▶ [Document extract]:
-- Start --

# Screen Pro II Resolutions



## anatorian (May 22, 2014)

Cross post from creativecow...

We are having some problems getting VGA signals to look good passing through our SPII. 

DVI and SDI inputs work perfectly.
We are using a grid to tell if the 1:1 sampling is working (individual pixels in a 1920x1080 grid so you can immediately see if you are not getting perfect 1080).
VGA signals looks perfect with connected directly to the preview or program monitor.

When using the DVI inputs or using the direct connection the grid displays perfectly, each pixel in the grid only taking up one pixel on the screen.

Once we use the VGA input to the SPII the sampling is no longer 1:1 and each pixel in the test grid takes up more than 1 pixel. We were able to play with the size settings long enough to get one of our computers to display properly with VGA, but many other PCs we have will not display perfectly using 1:1 sampling. The image is shifted to the right and we can never get the image to fill the screen.

As listed above we have verified that the PCs are outputting proper 1920x1080 signal by connecting them directly to a LCD monitor and observing full sharpness.

Any ideas here? The SPII on auto acquire thinks the signal is 1280x1080, and we manually change that to 1920x1080p @60 and change sampling to 1:1 but the sizing never allows us to fill the screen.

Thanks!


----------



## ruinexplorer (May 23, 2014)

-- End --

▶ [Data rows]:

-- Start --

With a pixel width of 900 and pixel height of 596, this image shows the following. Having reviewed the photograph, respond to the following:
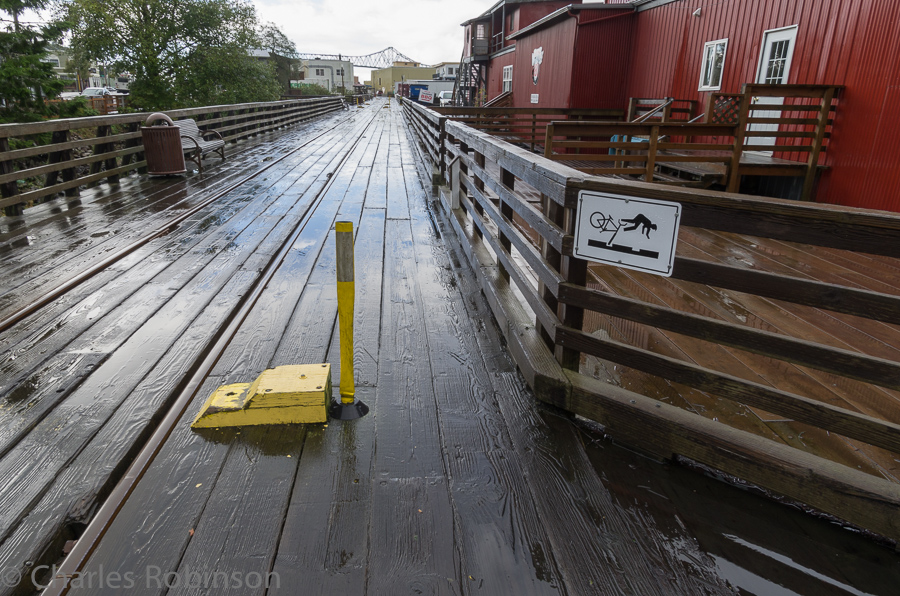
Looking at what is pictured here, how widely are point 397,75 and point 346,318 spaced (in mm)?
119704

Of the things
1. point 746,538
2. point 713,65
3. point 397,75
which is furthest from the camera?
point 397,75

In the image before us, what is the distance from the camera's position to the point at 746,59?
9656 mm

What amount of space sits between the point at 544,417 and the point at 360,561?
1.23 meters

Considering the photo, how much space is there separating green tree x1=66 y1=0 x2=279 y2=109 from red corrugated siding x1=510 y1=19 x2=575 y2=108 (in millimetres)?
14417

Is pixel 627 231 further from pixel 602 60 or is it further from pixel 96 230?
pixel 602 60

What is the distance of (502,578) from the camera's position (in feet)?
6.14

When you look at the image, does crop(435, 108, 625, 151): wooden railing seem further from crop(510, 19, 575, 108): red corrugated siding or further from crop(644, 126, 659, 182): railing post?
crop(644, 126, 659, 182): railing post

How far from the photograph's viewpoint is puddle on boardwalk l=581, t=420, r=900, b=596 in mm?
1868

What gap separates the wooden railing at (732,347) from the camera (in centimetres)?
201

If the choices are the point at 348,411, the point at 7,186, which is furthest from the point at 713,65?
the point at 7,186

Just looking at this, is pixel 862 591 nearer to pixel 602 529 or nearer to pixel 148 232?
pixel 602 529

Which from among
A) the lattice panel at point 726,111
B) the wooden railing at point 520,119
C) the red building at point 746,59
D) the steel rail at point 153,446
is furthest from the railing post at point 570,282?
the wooden railing at point 520,119

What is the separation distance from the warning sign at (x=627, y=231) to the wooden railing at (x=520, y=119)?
12.4 metres

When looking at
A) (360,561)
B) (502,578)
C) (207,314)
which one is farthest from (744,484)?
(207,314)
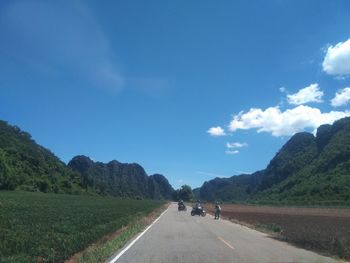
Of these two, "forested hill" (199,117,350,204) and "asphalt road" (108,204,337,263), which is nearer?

-- End --

▶ [Jobs]:
1: Name every type of signal input that the Screen Pro II forum thread mentions.
2: Carry on the Screen Pro II forum thread by writing the reply posted under the final header.

▶ [Answers to each task]:
1: VGA, DVI, SDI

2:
Which version of the software are you currently using on the SPII? It sounds as if it is misreading the EDID with the Auto Acquire.


----------



## Jay Ashworth (May 23, 2014)

Or you might need the projector powered up before you *plug in the cable*, to get the proper EDID/resolution. You did say "projector", right?


----------



## anatorian (May 24, 2014)

What we discovered (only after reading the PDS-902 manual and making a guess as to if it applied to the SPII) is that the SPII doesn't support 1:1 pixel sampling when the pixel clock is over 150MHz. Since the iMac worked perfectly it must have a pixel clock under 150MHz by default. On the windows PCs we were able to achieve the 1:1 sampling by altering the timings in the advanced driver settings (many default to a pixel clock around 170MHz for 1920x1080p @60).

Hopefully this helps someone else that may be having this issue.


----------



## ruinexplorer (May 25, 2014)

Good news that you solved your issue.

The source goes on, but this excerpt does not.